*** SELECTED EXCERPT ***

Jonathan Adagogo Green (1873–1905) was a late 19th-century Nigerian photographer, considered one of the first African professional photographers in his country. He is known as a pioneering photographer in West Africa, notable for his documentation of colonial life and local culture, particularly his Ibani Ijo community.

His photographic work has been collected by the British Museum, the Unilever Archives and the Bristol Archives in the United Kingdom, as well as by the National Museum of African Art in Washington, DC.

== Life and career ==
Green was born in Ayama-Peterside, Kingdom of Bonny, present-day Rivers State, Nigeria, to Sunju Okoronkwoye Dublin Green and Idameinye Green. His father was a village chief and palm oil trader who died in 1875, after which Green was raised by his paternal uncle, Uruasi Dublin Green. He received his education at Bonny's Church Mission Society high school and in Lagos.

Green learned the skills of a photographer in Sierra Leone around the early age of 18 and then founded his own studio in Bonny. The area where he lived became part of the British Oil Rivers protectorate in 1884, which was renamed the Niger Coast Protectorate in 1893. Most of his images were taken in Bonny, Opobo, and Kalabari. From 1900 onwards, these areas were part of the Southern Nigeria Protectorate for the last few years of Green's life.

*** End of SELECTED EXCERPT ***
*** EXTRACTED RECORDS ***

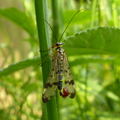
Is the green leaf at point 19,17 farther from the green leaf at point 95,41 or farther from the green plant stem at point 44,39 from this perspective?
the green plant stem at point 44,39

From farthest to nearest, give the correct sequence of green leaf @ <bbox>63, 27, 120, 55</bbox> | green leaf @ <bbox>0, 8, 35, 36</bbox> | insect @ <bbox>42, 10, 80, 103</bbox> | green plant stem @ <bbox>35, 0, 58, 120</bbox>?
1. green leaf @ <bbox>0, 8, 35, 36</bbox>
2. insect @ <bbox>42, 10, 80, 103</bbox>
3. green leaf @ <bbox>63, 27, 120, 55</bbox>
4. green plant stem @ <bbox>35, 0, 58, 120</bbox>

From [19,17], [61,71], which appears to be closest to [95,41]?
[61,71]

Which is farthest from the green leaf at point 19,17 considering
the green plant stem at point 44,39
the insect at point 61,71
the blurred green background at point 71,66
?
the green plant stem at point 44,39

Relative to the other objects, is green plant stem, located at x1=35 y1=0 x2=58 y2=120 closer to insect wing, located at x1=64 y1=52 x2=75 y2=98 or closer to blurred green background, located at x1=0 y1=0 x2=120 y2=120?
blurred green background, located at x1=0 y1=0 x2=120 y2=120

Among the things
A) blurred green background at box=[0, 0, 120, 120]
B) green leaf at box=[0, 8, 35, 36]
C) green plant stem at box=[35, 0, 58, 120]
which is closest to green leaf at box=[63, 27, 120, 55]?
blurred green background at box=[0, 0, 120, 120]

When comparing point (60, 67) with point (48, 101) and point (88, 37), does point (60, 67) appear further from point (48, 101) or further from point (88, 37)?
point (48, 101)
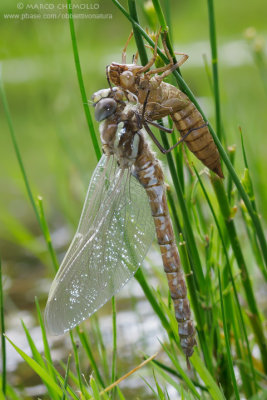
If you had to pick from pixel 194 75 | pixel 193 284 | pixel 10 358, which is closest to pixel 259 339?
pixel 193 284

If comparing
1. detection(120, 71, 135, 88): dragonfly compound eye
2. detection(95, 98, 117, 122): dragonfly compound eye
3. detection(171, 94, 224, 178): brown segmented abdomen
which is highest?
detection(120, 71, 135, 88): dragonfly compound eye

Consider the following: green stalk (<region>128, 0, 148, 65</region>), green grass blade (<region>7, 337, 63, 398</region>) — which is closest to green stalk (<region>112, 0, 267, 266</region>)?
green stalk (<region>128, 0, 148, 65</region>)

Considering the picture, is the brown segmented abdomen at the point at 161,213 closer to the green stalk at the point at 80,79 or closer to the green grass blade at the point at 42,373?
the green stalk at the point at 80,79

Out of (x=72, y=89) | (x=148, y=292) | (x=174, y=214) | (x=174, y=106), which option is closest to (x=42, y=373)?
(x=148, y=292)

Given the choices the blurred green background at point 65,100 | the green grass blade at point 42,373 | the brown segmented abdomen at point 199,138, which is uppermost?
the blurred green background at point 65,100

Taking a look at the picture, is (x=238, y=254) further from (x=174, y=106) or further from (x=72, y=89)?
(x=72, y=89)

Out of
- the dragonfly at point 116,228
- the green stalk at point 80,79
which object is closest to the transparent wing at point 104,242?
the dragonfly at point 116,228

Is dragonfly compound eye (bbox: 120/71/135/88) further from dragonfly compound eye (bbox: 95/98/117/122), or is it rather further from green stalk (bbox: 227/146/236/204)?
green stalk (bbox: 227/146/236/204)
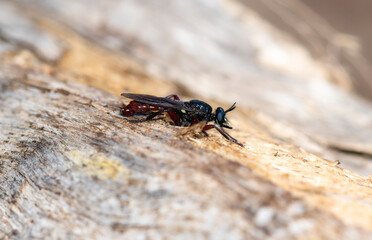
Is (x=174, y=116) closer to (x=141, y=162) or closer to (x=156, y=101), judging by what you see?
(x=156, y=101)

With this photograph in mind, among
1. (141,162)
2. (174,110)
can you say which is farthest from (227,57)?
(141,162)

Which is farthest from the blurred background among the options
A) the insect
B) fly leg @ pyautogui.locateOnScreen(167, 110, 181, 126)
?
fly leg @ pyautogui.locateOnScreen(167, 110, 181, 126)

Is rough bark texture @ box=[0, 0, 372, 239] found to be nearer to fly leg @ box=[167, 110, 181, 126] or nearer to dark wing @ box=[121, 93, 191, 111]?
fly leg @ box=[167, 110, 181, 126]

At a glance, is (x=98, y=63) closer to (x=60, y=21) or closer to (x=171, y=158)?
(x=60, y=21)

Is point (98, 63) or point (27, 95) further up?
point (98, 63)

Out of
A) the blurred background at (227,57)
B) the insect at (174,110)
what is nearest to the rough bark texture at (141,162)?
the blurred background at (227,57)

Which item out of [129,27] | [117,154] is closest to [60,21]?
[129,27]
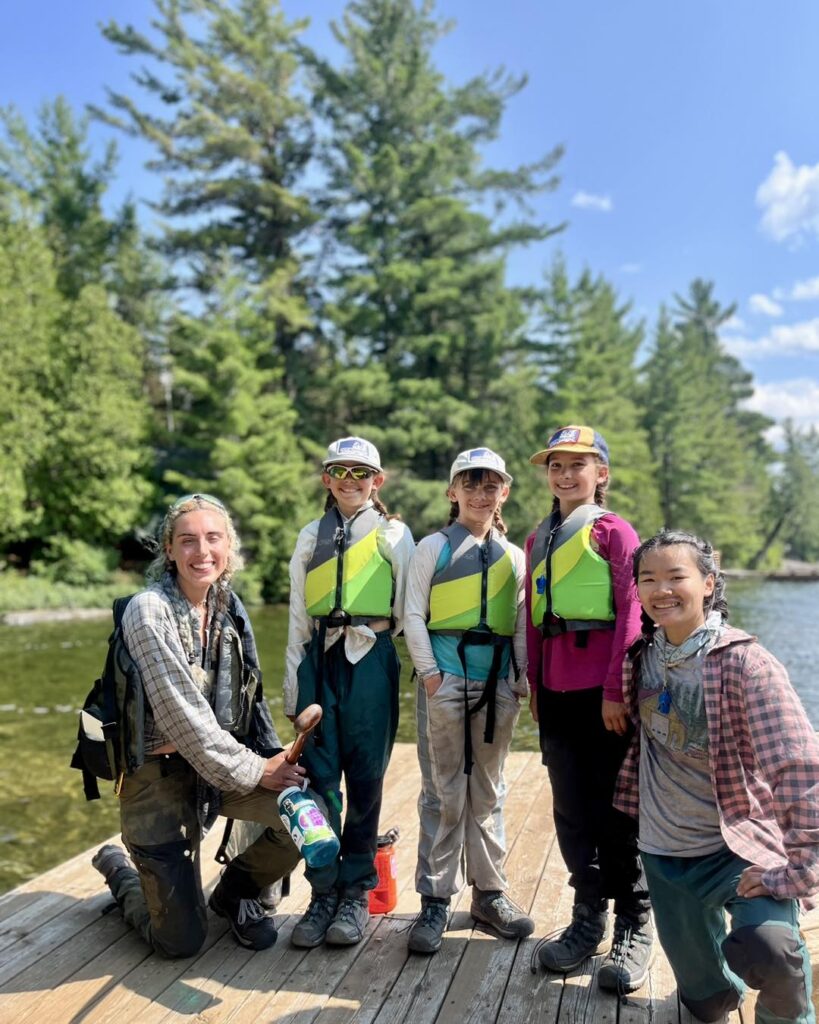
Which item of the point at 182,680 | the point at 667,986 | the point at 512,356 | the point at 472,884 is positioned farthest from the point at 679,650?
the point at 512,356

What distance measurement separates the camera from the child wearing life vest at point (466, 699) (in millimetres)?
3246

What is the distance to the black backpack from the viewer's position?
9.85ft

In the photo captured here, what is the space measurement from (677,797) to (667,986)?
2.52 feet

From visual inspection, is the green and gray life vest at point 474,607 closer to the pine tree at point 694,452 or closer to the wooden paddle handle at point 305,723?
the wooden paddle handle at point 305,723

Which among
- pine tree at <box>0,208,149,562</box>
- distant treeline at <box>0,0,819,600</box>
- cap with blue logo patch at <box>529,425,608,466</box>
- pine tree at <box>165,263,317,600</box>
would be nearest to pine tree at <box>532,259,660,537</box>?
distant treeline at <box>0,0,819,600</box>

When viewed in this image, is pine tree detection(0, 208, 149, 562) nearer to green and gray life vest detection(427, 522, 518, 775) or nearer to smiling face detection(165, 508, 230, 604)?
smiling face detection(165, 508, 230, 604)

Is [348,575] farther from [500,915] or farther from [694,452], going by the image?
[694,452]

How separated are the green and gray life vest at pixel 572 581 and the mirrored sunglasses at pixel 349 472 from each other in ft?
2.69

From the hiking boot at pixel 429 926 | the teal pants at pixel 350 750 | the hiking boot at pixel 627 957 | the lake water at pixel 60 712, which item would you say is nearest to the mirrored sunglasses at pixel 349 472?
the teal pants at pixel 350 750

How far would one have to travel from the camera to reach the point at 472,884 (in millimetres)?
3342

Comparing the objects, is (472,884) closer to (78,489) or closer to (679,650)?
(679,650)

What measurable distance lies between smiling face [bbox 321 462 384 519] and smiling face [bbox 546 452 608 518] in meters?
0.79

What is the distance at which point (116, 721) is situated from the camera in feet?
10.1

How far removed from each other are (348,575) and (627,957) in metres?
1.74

*** End of EXTRACTED RECORDS ***

_TASKS TO CARRY OUT:_
**a.** According to the biography, in which country did Green learn the skills of a photographer?
**b.** Reproduce the biography from "His photographic work" up to and including "in Washington, DC.".
The items can be left aside.

_SOLVED PROBLEMS:_
**a.** Sierra Leone.

**b.**
His photographic work has been collected by the British Museum, the Unilever Archives and the Bristol Archives in the United Kingdom, as well as by the National Museum of African Art in Washington, DC.